Татьяна Степанова - Венчание со страхом
— А ОН, между прочим, тебе всегда нравился, — Коваленко вздохнул. — Вот они, наши симпатии-антипатии. Я ж говорил, что он тоже суперположительный молодой человек, а ты… ЗВАНЦЕВ, Никита, так же, как и Юзбашев, был прекрасно осведомлен о том, что делает Ольгин, и кто же, какие…
— Суворов тоже был осведомлен. И Иванова.
— Они к фонду Мелвилла не имели никакого отношения. А этот интеллигентик… Если Ольгин выйдет из игры, начальником всей лаборатории станет кто? Только его правая рука — Олег Званцев. Программа с Эль-Эйч накроется — а ему и хрен с ней. Зато программа профессора Горева останется, а вместе с ней и деньги, которыми можно будет распоряжаться по своему усмотрению! У них там ведь контроля почти никакого за этими грантами. А отчеты за океан… Да если они сумели втайне свою программу проворачивать, то уж карман свой набить — это вообще для таких мастеров пара пустяков.
— Но на Званцеве не было крови, Слава. Это ж факт.

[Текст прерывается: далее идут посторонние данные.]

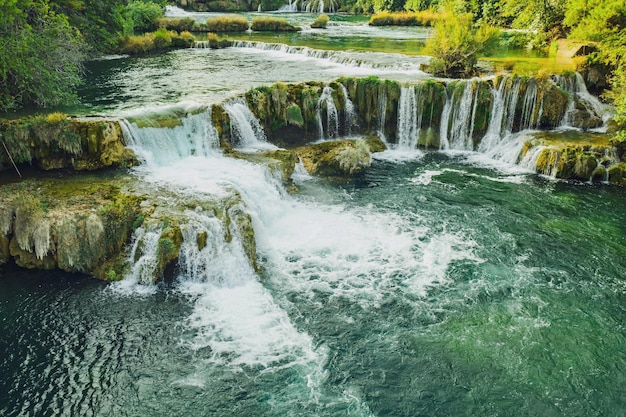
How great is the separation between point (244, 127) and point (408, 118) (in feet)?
27.4

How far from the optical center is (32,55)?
1672cm

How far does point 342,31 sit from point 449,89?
97.3 ft

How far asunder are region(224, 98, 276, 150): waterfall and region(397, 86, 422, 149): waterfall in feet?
22.4

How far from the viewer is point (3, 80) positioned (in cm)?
1630

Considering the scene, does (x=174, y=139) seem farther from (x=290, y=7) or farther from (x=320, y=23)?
(x=290, y=7)

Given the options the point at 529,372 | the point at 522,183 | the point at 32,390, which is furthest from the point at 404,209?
the point at 32,390

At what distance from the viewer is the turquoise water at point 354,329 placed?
9227mm

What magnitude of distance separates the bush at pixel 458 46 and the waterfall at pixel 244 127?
38.0ft

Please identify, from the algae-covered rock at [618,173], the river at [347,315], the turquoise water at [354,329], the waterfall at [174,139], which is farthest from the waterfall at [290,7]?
the turquoise water at [354,329]

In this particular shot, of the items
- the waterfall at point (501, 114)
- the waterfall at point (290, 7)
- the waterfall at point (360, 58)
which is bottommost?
the waterfall at point (501, 114)

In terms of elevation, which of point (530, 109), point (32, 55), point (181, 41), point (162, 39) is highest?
point (162, 39)

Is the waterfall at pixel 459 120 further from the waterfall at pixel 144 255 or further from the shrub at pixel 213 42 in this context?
the shrub at pixel 213 42

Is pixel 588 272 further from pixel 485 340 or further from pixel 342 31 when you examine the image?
pixel 342 31

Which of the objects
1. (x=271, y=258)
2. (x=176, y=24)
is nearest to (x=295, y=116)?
(x=271, y=258)
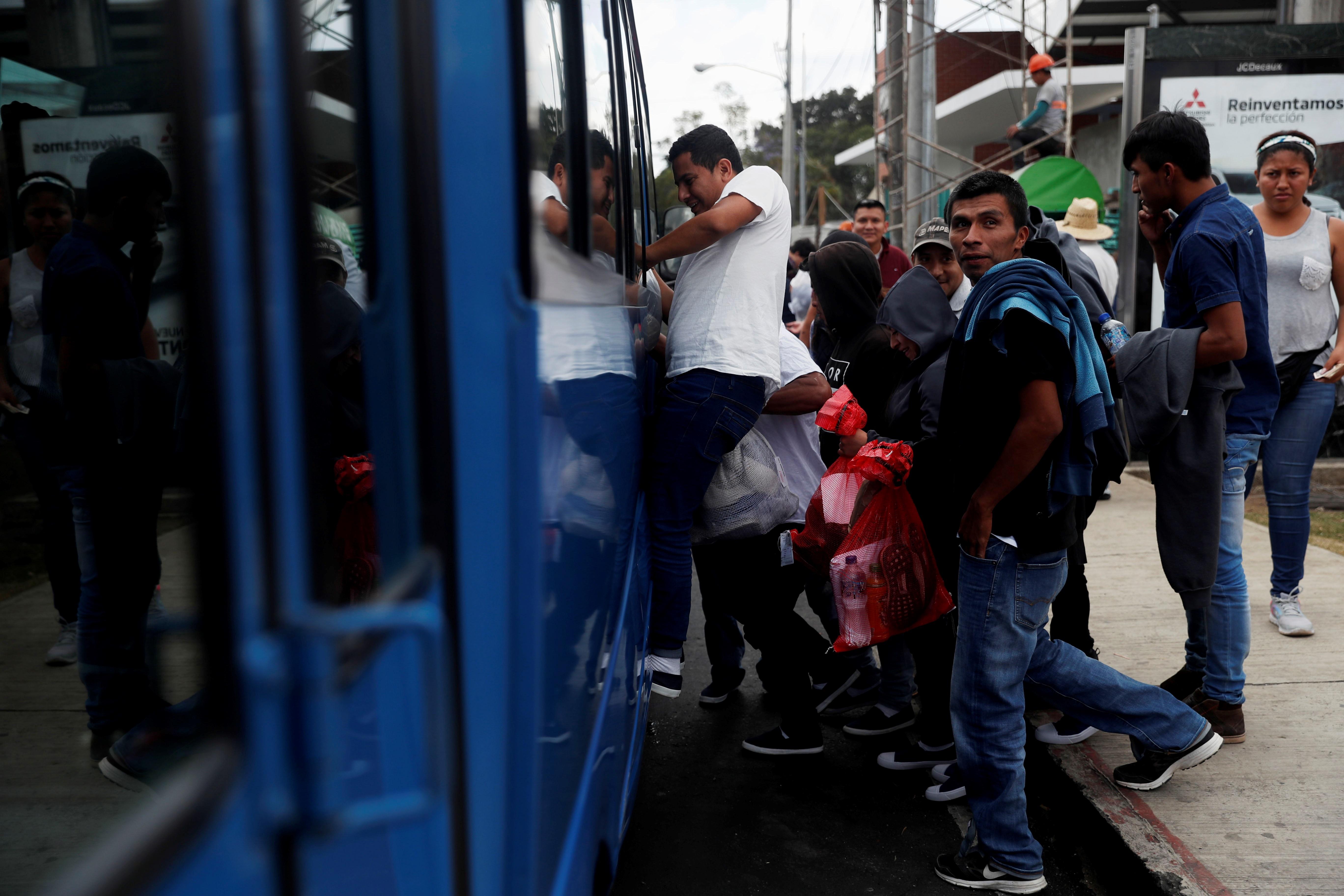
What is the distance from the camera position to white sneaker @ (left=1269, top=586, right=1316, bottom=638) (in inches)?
188

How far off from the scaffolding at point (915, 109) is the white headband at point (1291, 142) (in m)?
5.25

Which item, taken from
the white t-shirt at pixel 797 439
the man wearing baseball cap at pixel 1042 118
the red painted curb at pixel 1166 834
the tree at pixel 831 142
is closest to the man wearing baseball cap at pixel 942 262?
the white t-shirt at pixel 797 439

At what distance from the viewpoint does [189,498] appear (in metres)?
0.92

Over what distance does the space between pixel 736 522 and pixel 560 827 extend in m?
2.12

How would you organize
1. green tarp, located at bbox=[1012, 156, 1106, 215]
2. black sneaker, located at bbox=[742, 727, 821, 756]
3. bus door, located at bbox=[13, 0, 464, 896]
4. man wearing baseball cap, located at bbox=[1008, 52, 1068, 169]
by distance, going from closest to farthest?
bus door, located at bbox=[13, 0, 464, 896]
black sneaker, located at bbox=[742, 727, 821, 756]
green tarp, located at bbox=[1012, 156, 1106, 215]
man wearing baseball cap, located at bbox=[1008, 52, 1068, 169]

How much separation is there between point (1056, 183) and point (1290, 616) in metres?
4.19

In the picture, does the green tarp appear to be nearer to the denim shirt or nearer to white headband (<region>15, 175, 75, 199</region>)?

— Да что ты заладил — факт-факт! Тут у нас теперь много фактов. Вновь открывшихся. Но если действительно с нами решили поиграть подобным образом, если уж он пошел на ТАКОЕ, на четыре убийства, пытаясь списать все на этого свихнувшегося Франкенштейна, — Коваленко мрачно нахмурил черные густые брови, — значит, игра, Никита, стоит свеч. Вот что я тебе скажу. Стоит, и даже очень. Однако… это всего лишь слова. А они и твоя видеокассета — в настоящее время НИЧТО против материальных улик и показаний свидетелей Мещерского и Суворова. И улики эти пока все равно против Ольгина.
— Он не мог тогда бежать, Слава. Мещерский говорит, что слышал, как за стеной сначала что-то вроде упало, а потом спустя несколько минут кто-то точно вихрь пронесся по коридору. Так вот: это были два разных человека. Кто упал, я теперь знаю. Я сам чуть в пол не влип, после того как меня эта жидкая зараза скрутила. Спасибо, Мещерский меня удерживал, как эпилептика. А вот кто бежал? Откуда — предположить можно — из зала черепов, а вот куда и зачем…
— У НЕГО должен быть мощный побудительный мотив для убийств, — повторил Коваленко. — И это не психоз. Мы ошибались с самого начала. Это холодный расчет. Шахматная партия. И играет ее с нами по собственным правилам очень умный и очень трезвый человек. И у него совершенно нет сердца.
Колосов отвернулся. Картина выплыла из сигаретного дыма: таз, а в нем белые мыши, тщетно пытающиеся выбраться, соскальзывающие со стенок, тонущие, умирающие. И лицо Званцева — молодое, бесстрастное.
— Никит, я вот о чем тебя спросить хочу, — Коваленко вдруг смущенно замялся. — А ты это… видел чего-нибудь? Ну, когда укололся, а? Что-нибудь было?
— Укололся и забылся, — Колосов стоял спиной к окну, на лицо его падала тень: — Нет, Слава, ничего этакого не было со мной.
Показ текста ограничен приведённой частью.